McQuirter also recommends visiting local veggie restaurants as often as budgets allow to get a feel for how vegetarian food is prepared and to be armed with ideas for meals out with friends.

Social connections may not be among the primary concerns of everyone interested in a plant-based diet, but for some, like me, fellowship with family and friends is a consideration — a considerable one. So much human bonding occurs over food, it seems to me that rejecting the Standard American Diet, while perhaps a healthier and more humane path, can also be isolating.

It is one thing to reckon with the loss of Auntie’s famous collard greens cooked with ham hocks, traditional New Year’s Day chitterlings, fried chicken and other dishes, based on animal products that are not only pleasurable for many people to eat, but are also enshrined in personal and cultural histories, but how can vegetarians and vegans ease the impact of their choices on loved ones, who may see rejection of animal products as a much deeper rejection of love … of family … of race and ethnicity? Or they may just find it weird. What about the damned ribbing? Girl, you know you want a piece of this chicken!

McQuirter’s mother and sister became vegan through their own exposure to Gregory and other thinkers on healthy eating. But most of the rest of her family, including another sister, remain meat eaters. And that is okay.

Those who eat plant-based diets can choose to arrive at gatherings post-meal for the socializing and togetherness. But vegetarians can also enjoy the fellowship of gatherings centered on food. McQuirter suggests bringing veggie versions of the foods on the menu. There are veggie versions of everything from ribs to chicken nuggets. (And making tasty meatless greens is criminally easy.)

“You can go to town, like my sister and my mother and I used to do when we first became vegan. We cooked all this food and brought it to family gatherings to impress our relatives and show them how good vegan food can be.
--------
◆ DIRECTION 1: Set down the listing word for word, covering the stretch from the line containing "What space is" through the end of the listing.
The passage and the listing are unrelated material.

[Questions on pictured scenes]
--------
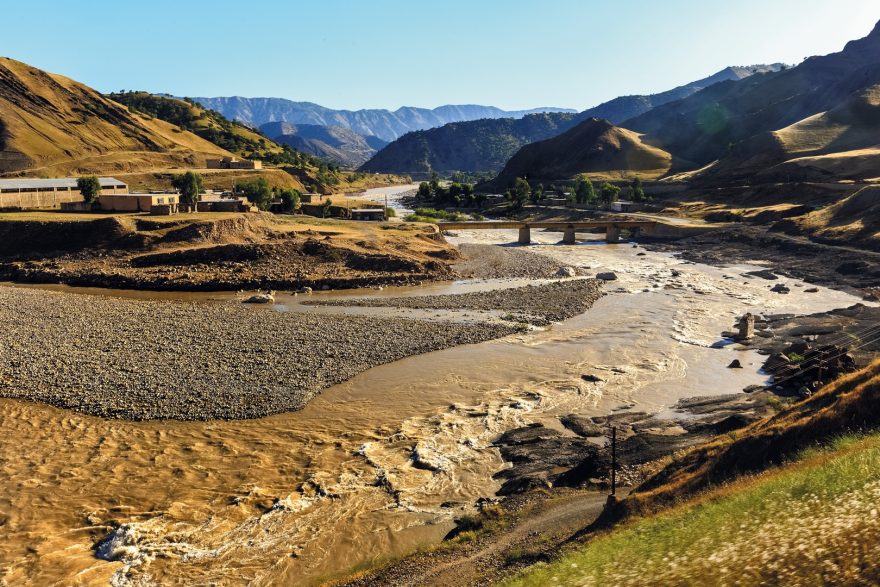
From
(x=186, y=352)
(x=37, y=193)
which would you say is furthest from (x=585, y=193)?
(x=186, y=352)

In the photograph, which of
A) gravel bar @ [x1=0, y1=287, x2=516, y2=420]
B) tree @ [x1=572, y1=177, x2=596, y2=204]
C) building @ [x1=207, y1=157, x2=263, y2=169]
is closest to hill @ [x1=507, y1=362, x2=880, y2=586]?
gravel bar @ [x1=0, y1=287, x2=516, y2=420]

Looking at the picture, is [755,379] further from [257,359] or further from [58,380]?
[58,380]

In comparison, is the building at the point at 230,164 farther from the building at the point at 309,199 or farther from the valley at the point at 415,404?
the valley at the point at 415,404

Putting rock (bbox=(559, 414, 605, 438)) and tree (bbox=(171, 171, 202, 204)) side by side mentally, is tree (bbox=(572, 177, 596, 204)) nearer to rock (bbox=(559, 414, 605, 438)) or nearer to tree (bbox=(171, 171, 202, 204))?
tree (bbox=(171, 171, 202, 204))

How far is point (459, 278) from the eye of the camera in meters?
69.9

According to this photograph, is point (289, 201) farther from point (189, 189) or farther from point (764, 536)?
point (764, 536)

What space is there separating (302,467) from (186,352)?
1603cm

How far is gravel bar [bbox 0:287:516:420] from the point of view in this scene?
1181 inches

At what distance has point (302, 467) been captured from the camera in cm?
2459

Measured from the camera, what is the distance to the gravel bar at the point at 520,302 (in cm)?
5119

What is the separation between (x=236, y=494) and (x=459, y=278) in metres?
49.3

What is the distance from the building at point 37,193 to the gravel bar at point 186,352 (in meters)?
33.4

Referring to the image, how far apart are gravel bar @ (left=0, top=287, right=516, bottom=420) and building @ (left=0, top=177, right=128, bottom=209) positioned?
109 feet

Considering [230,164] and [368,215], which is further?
[230,164]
--------
◆ DIRECTION 2: Resume the passage on plant-based eating and family gatherings from the point where it stops.

◆ TASK RESPONSE 1:
What space is there separating (302,467) from (186,352)?
1603cm

How far is gravel bar [bbox 0:287:516:420] from the point of view in this scene?
1181 inches

At what distance has point (302, 467) been captured from the camera in cm?
2459

Measured from the camera, what is the distance to the gravel bar at the point at 520,302 (in cm)?
5119

What is the separation between (x=236, y=494) and (x=459, y=278) in metres?
49.3

What is the distance from the building at point 37,193 to the gravel bar at point 186,352 (in meters)?
33.4

Referring to the image, how far apart are gravel bar @ (left=0, top=287, right=516, bottom=420) and building @ (left=0, top=177, right=128, bottom=209) positioned?
109 feet

Considering [230,164] and [368,215], which is further?
[230,164]

◆ TASK RESPONSE 2:
We did the vegan ambassador thing for a couple of Thanksgivings and then we just got tired of the teasing and tired of making all this food that no one was eating. We decided to just bring our food, fix our plates and come out and sit with everybody. We’re not going to talk about it. We’re not going to explain why we eat this way, other than, ‘Oh, I’m vegan now.’ We’re not going to respond to the teasing.

Eventually, our relatives stopped teasing. We stopped being self-righteous and pressed about it. This is our food. That’s your food. You don’t have to eat what I eat. I don’t have to eat what you eat. The end.”

McQuirter says it gets easier, but much of a peaceful social transition begins with “you.” “You have to be easy about it. At first, all you’re focused on is ‘I’m being different and people are going to call me out or ask questions or I’m going to be tempted. You just have to work through that.”

Knowledge is one key to an easy transition. The more you know about meat, how it comes to our plates and what animal products can do to our bodies, the less likely you are to succumb to temptation, McQuirter says–actually, the less likely you are to even be tempted. “You can sit at a table with folks eating fried chicken and not want it.”

But being smart about animal products doesn’t equal proselytizing. McQuirter stresses that there is no need to judge others or climb on a soapbox. Don’t be tiresome. “I never discuss food and nutrition at the table.”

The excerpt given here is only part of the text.